Tras oír la respuesta de Gerald, Rosa Roja se quedó ligeramente atónita.

Entonces, la sonrisa desapareció lentamente de su rostro.

No había tentación en su tono.

Dijo con indiferencia —Olvídalo.

Jugaré yo sola.

Gerald se quedó boquiabierto.

Pensó, «¿qué demonios está pasando?» En ese momento, Rosa Roja dijo con indiferencia —Humph, ¡un hombre como tú es demasiado aburrido!

Al decir esto, Rosa Roja se puso las gafas de sol y miró hacia otro lado.

Pensó que no había ningún reto en enrollarse con un hombre como Gerald.

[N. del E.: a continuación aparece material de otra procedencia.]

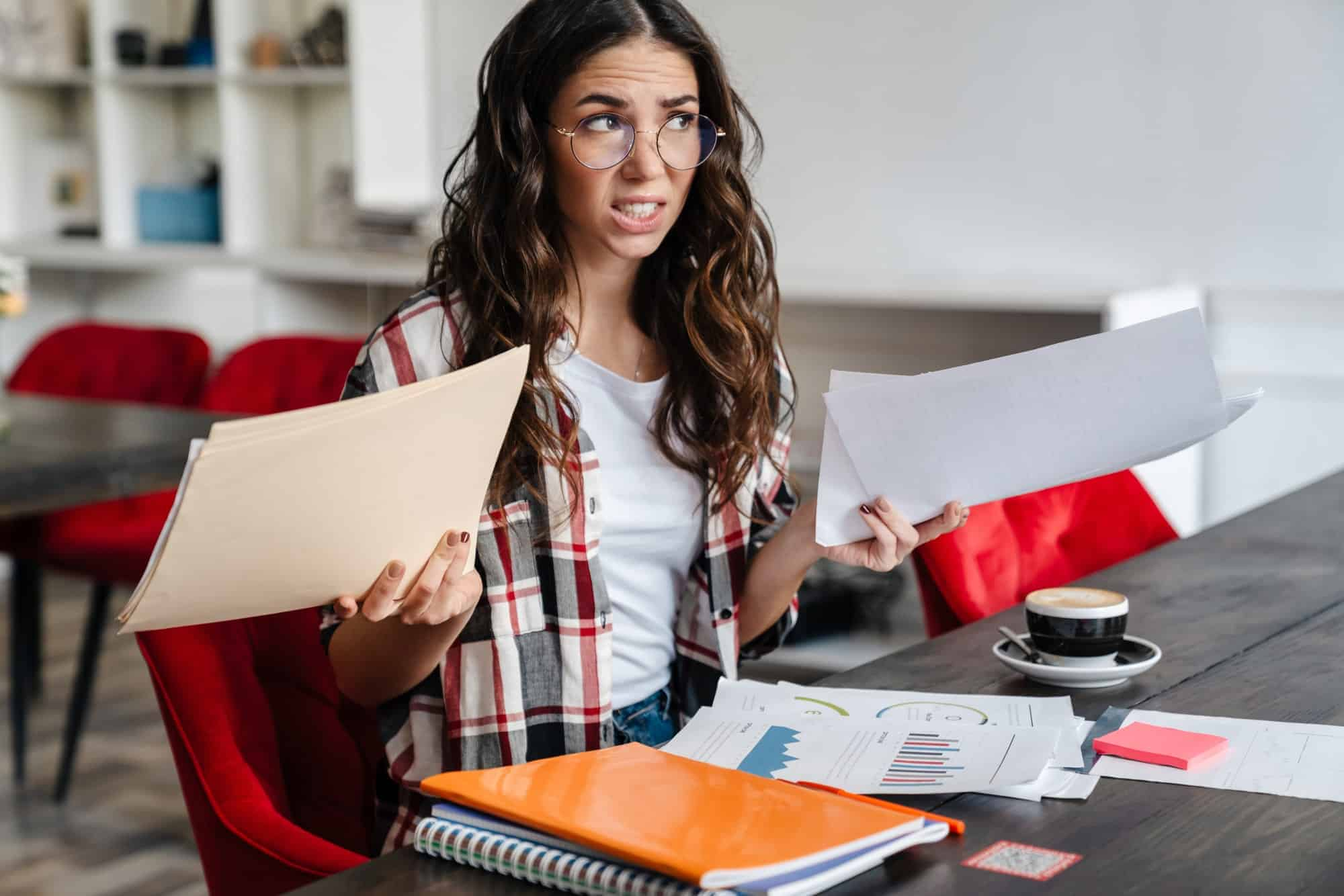 Confused fruustrated young woman working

La vida privada de Rosa Roja era caótica, ¡y era una especie de masoquista!

Rosa Roja no quería el tipo de hombre con el que pudiera ligar fácilmente.

Quería algún reto y prefería a los hombres que la rechazaban.

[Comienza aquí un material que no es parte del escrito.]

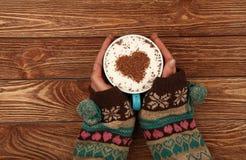 Les mains de femme tiennent la pleine tasse de café de cappuccino de latte Images libres de droits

Al ver la expresión algo dubitativa de Gerald, Rosa Roja reveló un rastro de sonrisa desdeñosa.

Rosa Roja disfrutaba mucho con esta sensación.

Le gustaba seducir a un hombre, haciéndole creer que era fácil conseguirla.

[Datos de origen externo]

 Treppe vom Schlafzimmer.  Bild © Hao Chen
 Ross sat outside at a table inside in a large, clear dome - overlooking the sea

Entonces, rechazaba a ese hombre con decisión.

Gerald notó la sonrisa de Rosa Roja.

Maldijo en su interior, «¡qué cabrona!

¡Ella es realmente una psicópata!» Evidentemente, Rosa Roja no tenía intención de seguir charlando con Gerald.

Ya se había puesto las gafas de sol y empezaba a mirar el móvil.

Al ver esto, Gerald maldijo en su corazón, «esta mujer me acaba de engañar, y también es una asesina de Loto Sangriento.

Si no hubiera tanta gente aquí, ya la habría matado».

Al mismo tiempo, Gerald miró a Rosa Roja y se burló en su fuero interno «Ya que has venido a Los Ángeles, tarde o temprano te dejaré caer en mis manos.

Cuando llegue el momento, ¡podré torturarte a mi antojo!» Por supuesto, a los ojos de Rosa Roja, los ojos de Gerald estaban llenos de deseo y desgana.

La sonrisa desdeñosa de sus labios se hizo aún más amplia.

El metro avanzó lentamente.

…

Al mismo tiempo, Audrey conducía un coche y llevaba a Doreen y a los demás a comer.

Audrey dijo con curiosidad —Por cierto, ¿por qué has dicho que Gerald era un violador?

No creo que lo parezca.

Además, le salvó la vida a mi padre.

Mi padre le está muy agradecido.

—Hace nueve años, le pidió a la prima de Doreen que saliera a comer y luego la drogó…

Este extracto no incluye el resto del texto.